[TASK STATEMENT] Name every person mentioned by name in the court judgment below.

Lord DENMAN, C. J., now delivered the judgment of the Court.-This was an action on the case to recover damages for the loss of a horse, by reason of the insufficiency of one of the carriages of the defendants, on which the horse was conveyed from York to Watford.

His Lordship, after stating the pleadings and the evidence, as stated above, proceeded:-It appears to be clear, that the terms contained in the ticket, given to the plaintiff at the time the horses were received, formed part of the contract for the carriage of the horses between the plaintiff and the defendants; and

that the allegation in the declaration, that the defendants received the horses, to be safely and securely carried by them, which would throw the risk of conveyance upon the defendants, is disproved by the memorandum at the foot of the ticket; and the alleged duty of the defendants safely and securely to carry and convey the horses would not arise upon such a contract.

It may be, that, notwithstanding the terms of the contract, the plaintiff might have alleged, that it was the duty of the defendants to have furnished proper and sufficient carriages, and that the loss happened from a breach of that duty; but the plaintiff has not so declared, but has alleged a duty which does not arise upon the contract, as it appeared in evidence.

The rule, therefore, will be absolute.—Rule absolute to enter a nonsuit.

EASTER TERM.

MARY WELCHMAN, Administratrix of Joseph Welchman, v. JANE STURGIS.-April 21.

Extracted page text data

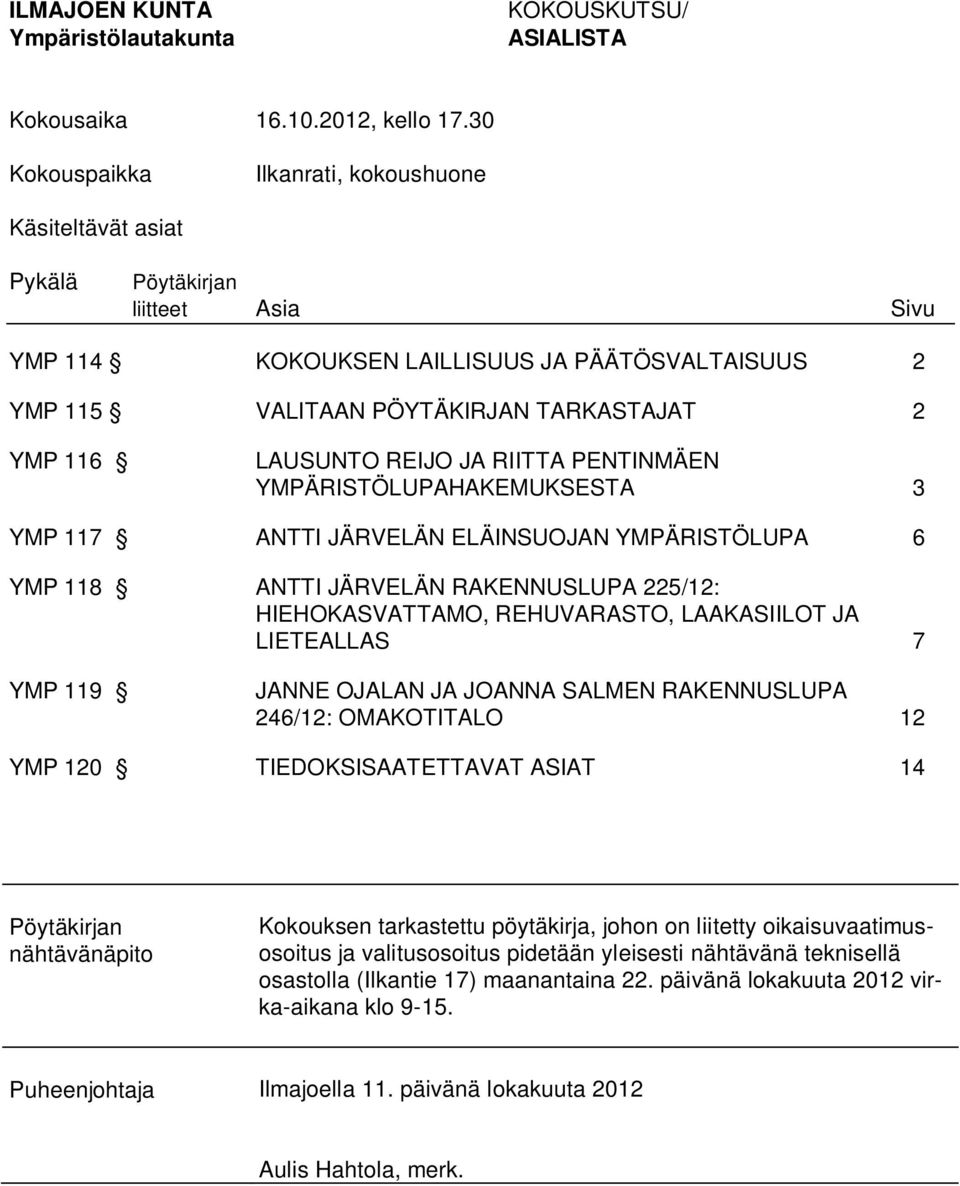 ILMAJOEN KUNTA
Ympäristölautakunta

KOKOUSKUTSU/
ASIALISTA

Kokousaika 16.10.2012, kello 17.30

Kokouspaikka Ilkanrati, kokoushuone

Käsiteltävät asiat

| Pykälä | Pöytäkirjan liitteet | Asia | Sivu |
|---|---|---|---|
| YMP 114 § | | KOKOUKSEN LAILLISUUS JA PÄÄTÖSVALTAISUUS | 2 |
| YMP 115 § | | VALITAAN PÖYTÄKIRJAN TARKASTAJAT | 2 |
| YMP 116 § | | LAUSUNTO REIJO JA RIITTA PENTINMÄEN YMPÄRISTÖLUPAHAKEMUKSESTA | 3 |
| YMP 117 § | | ANTTI JÄRVELÄN ELÄINSUOJAN YMPÄRISTÖLUPA | 6 |
| YMP 118 § | | ANTTI JÄRVELÄN RAKENNUSLUPA 225/12: HIEHOKASVATTAMO, REHUVARASTO, LAAKASIILOT JA LIETEALLAS | 7 |
| YMP 119 § | | JANNE OJALAN JA JOANNA SALMEN RAKENNUSLUPA 246/12: OMAKOTITALO | 12 |
| YMP 120 § | | TIEDOKSISAATETTAVAT ASIAT | 14 |

Pöytäkirjan nähtävänäpito

Kokouksen tarkastettu pöytäkirja, johon on liitetty oikaisuvaatimusosoitus ja valitusosoitus pidetään yleisesti nähtävänä teknisellä osastolla (Ilkantie 17) maanantaina 22. päivänä lokakuuta 2012 virka-aikana klo 9-15.

Puheenjohtaja

Ilmajoella 11. päivänä lokakuuta 2012

Aulis Hahtola, merk.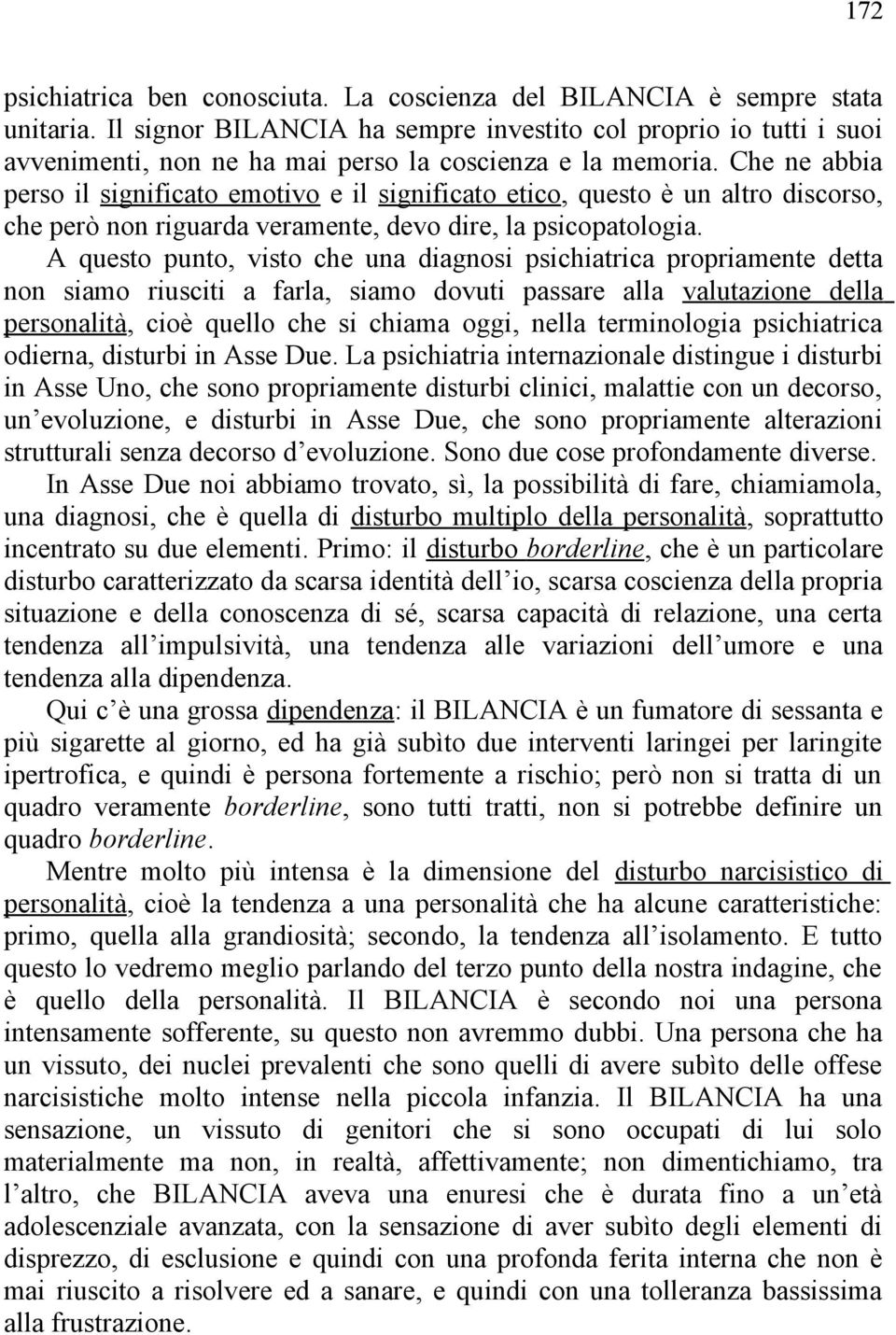 172

psichiatrica ben conosciuta. La coscienza del BILANCIA è sempre stata unitaria. Il signor BILANCIA ha sempre investito col proprio io tutti i suoi avvenimenti, non ne ha mai perso la coscienza e la memoria. Che ne abbia perso il significato emotivo e il significato etico, questo è un altro discorso, che però non riguarda veramente, devo dire, la psicopatologia.

A questo punto, visto che una diagnosi psichiatrica propriamente detta non siamo riusciti a farla, siamo dovuti passare alla valutazione della personalità, cioè quello che si chiama oggi, nella terminologia psichiatrica odierna, disturbi in Asse Due. La psichiatria internazionale distingue i disturbi in Asse Uno, che sono propriamente disturbi clinici, malattie con un decorso, un'evoluzione, e disturbi in Asse Due, che sono propriamente alterazioni strutturali senza decorso d'evoluzione. Sono due cose profondamente diverse.

In Asse Due noi abbiamo trovato, sì, la possibilità di fare, chiamiamola, una diagnosi, che è quella di disturbo multiplo della personalità, soprattutto incentrato su due elementi. Primo: il disturbo borderline, che è un particolare disturbo caratterizzato da scarsa identità dell'io, scarsa coscienza della propria situazione e della conoscenza di sé, scarsa capacità di relazione, una certa tendenza all'impulsività, una tendenza alle variazioni dell'umore e una tendenza alla dipendenza.

Qui c'è una grossa dipendenza: il BILANCIA è un fumatore di sessanta e più sigarette al giorno, ed ha già subìto due interventi laringei per laringite ipertrofica, e quindi è persona fortemente a rischio; però non si tratta di un quadro veramente borderline, sono tutti tratti, non si potrebbe definire un quadro borderline.

Mentre molto più intensa è la dimensione del disturbo narcisistico di personalità, cioè la tendenza a una personalità che ha alcune caratteristiche: primo, quella alla grandiosità; secondo, la tendenza all'isolamento. E tutto questo lo vedremo meglio parlando del terzo punto della nostra indagine, che è quello della personalità. Il BILANCIA è secondo noi una persona intensamente sofferente, su questo non avremmo dubbi. Una persona che ha un vissuto, dei nuclei prevalenti che sono quelli di avere subìto delle offese narcisistiche molto intense nella piccola infanzia. Il BILANCIA ha una sensazione, un vissuto di genitori che si sono occupati di lui solo materialmente ma non, in realtà, affettivamente; non dimentichiamo, tra l'altro, che BILANCIA aveva una enuresi che è durata fino a un'età adolescenziale avanzata, con la sensazione di aver subìto degli elementi di disprezzo, di esclusione e quindi con una profonda ferita interna che non è mai riuscito a risolvere ed a sanare, e quindi con una tolleranza bassissima alla frustrazione.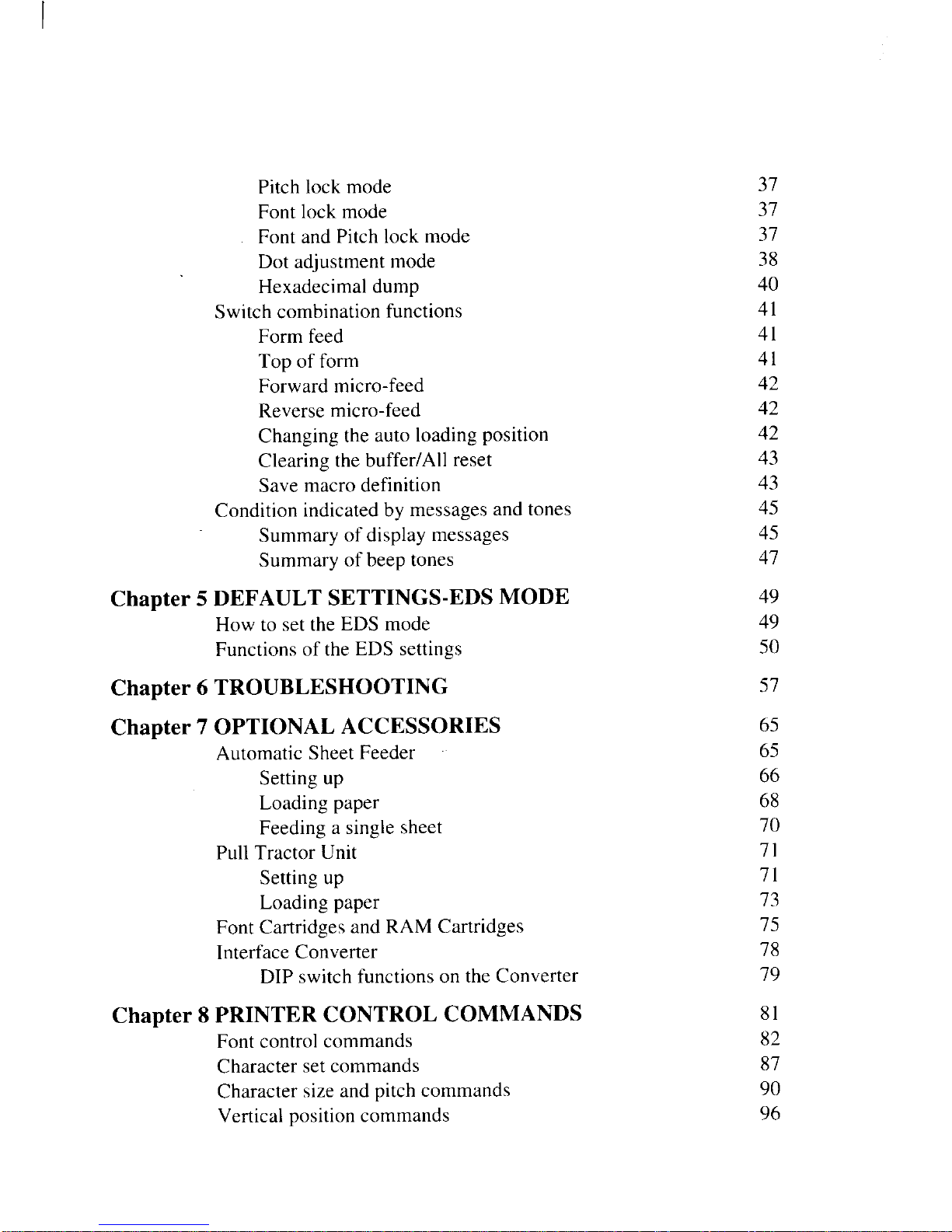 Pitch lock mode 37
Font lock mode 37
Font and Pitch lock mode 37
Dot adjustment mode 38
Hexadecimal dump 40
Switch combination functions 41
Form feed 41
Top of form 41
Forward micro-feed 42
Reverse micro-feed 42
Changing the auto loading position 42
Clearing the buffer/All reset 43
Save macro definition 43
Condition indicated by messages and tones 45
Summary of display messages 45
Summary of beep tones 47

Chapter 5 DEFAULT SETTINGS-EDS MODE 49
How to set the EDS mode 49
Functions of the EDS settings 50

Chapter 6 TROUBLESHOOTING 57

Chapter 7 OPTIONAL ACCESSORIES 65
Automatic Sheet Feeder 65
Setting up 66
Loading paper 68
Feeding a single sheet 70
Pull Tractor Unit 71
Setting up 71
Loading paper 73
Font Cartridges and RAM Cartridges 75
Interface Converter 78
DIP switch functions on the Converter 79

Chapter 8 PRINTER CONTROL COMMANDS 81
Font control commands 82
Character set commands 87
Character size and pitch commands 90
Vertical position commands 96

[EXERCISE ANSWER]
Lord Denman
Mary Welchman
Joseph Welchman
Jane Sturgis